→ Passage:
* * * * * * * * *
When Digital Versatile Discs (DVDs) were first invented, the owners of content (the major American film studios) were keen on segmenting the global market for DVDs into separate smaller markets. The reason was to maximise their monopoly pricing power as explained in the section on “Exhaustion of trademark rights.”

The USA and Canada were defined as Region 1 while the EU was defined as Region 2. DVD players were only allowed to be manufactured able to play DVDs for a single fixed region, thereby segmenting the market to increase the film studios pricing power. (Modification of DVD players to play DVDs from other regions involved extra cost and also voided the player’s warranty.)

The film studios actually wanted to be able to segment the European market into separate smaller markets so that they could charge higher prices in wealthy countries such as the UK and Germany while charging lower prices in poorer countries such as Greece. However, the EU acting collectively had sufficient negotiating power to insist that the entire EU would be a single region for DVD technical standards rather than being divided into multiple regions.

The benefit to consumers was lower prices as a result of having a single pan-European market.

Exhaustion of trademark rights

The owner of a trademark has a significant level of control over how goods bearing that trademark are resold. For example, the maker of a branded perfume may sell that perfume in Nigeria to local Nigerian dealers at a relatively low price taking into account income levels in Nigeria. At the same time, the manufacturer may sell the identical perfume with the identical packaging to dealers in the UK at a higher price.
* * * * * * * * *
→ Task 1:
In the passage on DVD regions, which region were the USA and Canada assigned to?
→ Task 2:
Write out everything from "The owner of" down to "a higher price." in the passage on DVD regions, switching "perfume" to "cologne".
* * * * * * * * *
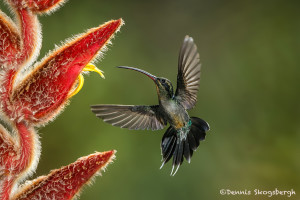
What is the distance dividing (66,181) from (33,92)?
0.20 metres

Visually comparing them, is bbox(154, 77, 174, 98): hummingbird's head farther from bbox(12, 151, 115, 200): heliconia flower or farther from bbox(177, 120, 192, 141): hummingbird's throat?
bbox(12, 151, 115, 200): heliconia flower

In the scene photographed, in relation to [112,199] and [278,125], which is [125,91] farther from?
[278,125]

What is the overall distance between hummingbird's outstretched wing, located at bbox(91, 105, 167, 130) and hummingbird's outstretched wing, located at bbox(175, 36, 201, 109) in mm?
95

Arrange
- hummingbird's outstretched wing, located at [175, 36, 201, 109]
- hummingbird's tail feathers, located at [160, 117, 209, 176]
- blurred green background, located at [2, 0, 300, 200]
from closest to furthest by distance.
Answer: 1. hummingbird's outstretched wing, located at [175, 36, 201, 109]
2. hummingbird's tail feathers, located at [160, 117, 209, 176]
3. blurred green background, located at [2, 0, 300, 200]

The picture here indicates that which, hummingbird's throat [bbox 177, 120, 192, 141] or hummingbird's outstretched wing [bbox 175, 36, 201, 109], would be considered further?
hummingbird's throat [bbox 177, 120, 192, 141]

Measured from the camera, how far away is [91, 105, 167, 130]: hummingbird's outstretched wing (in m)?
1.44

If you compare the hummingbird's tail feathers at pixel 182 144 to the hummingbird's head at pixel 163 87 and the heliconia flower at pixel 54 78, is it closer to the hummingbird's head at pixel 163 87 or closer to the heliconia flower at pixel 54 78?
the hummingbird's head at pixel 163 87

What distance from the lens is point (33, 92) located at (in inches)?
38.9

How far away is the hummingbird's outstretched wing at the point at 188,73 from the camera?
4.42 ft

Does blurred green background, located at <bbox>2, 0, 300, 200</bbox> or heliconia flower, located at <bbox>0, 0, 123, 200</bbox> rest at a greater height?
blurred green background, located at <bbox>2, 0, 300, 200</bbox>

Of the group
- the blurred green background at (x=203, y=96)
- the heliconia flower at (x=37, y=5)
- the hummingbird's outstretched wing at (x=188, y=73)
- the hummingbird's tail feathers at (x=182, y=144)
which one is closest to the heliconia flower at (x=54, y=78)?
the heliconia flower at (x=37, y=5)

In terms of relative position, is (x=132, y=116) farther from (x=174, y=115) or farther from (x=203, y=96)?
(x=203, y=96)

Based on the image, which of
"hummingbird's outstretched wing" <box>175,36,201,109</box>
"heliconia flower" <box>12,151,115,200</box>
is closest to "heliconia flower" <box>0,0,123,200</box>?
"heliconia flower" <box>12,151,115,200</box>

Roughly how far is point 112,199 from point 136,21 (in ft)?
4.39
* * * * * * * * *
→ Task result 1:
Region 1

→ Task result 2:
The owner of a trademark has a significant level of control over how goods bearing that trademark are resold. For example, the maker of a branded cologne may sell that cologne in Nigeria to local Nigerian dealers at a relatively low price taking into account income levels in Nigeria. At the same time, the manufacturer may sell the identical cologne with the identical packaging to dealers in the UK at a higher price.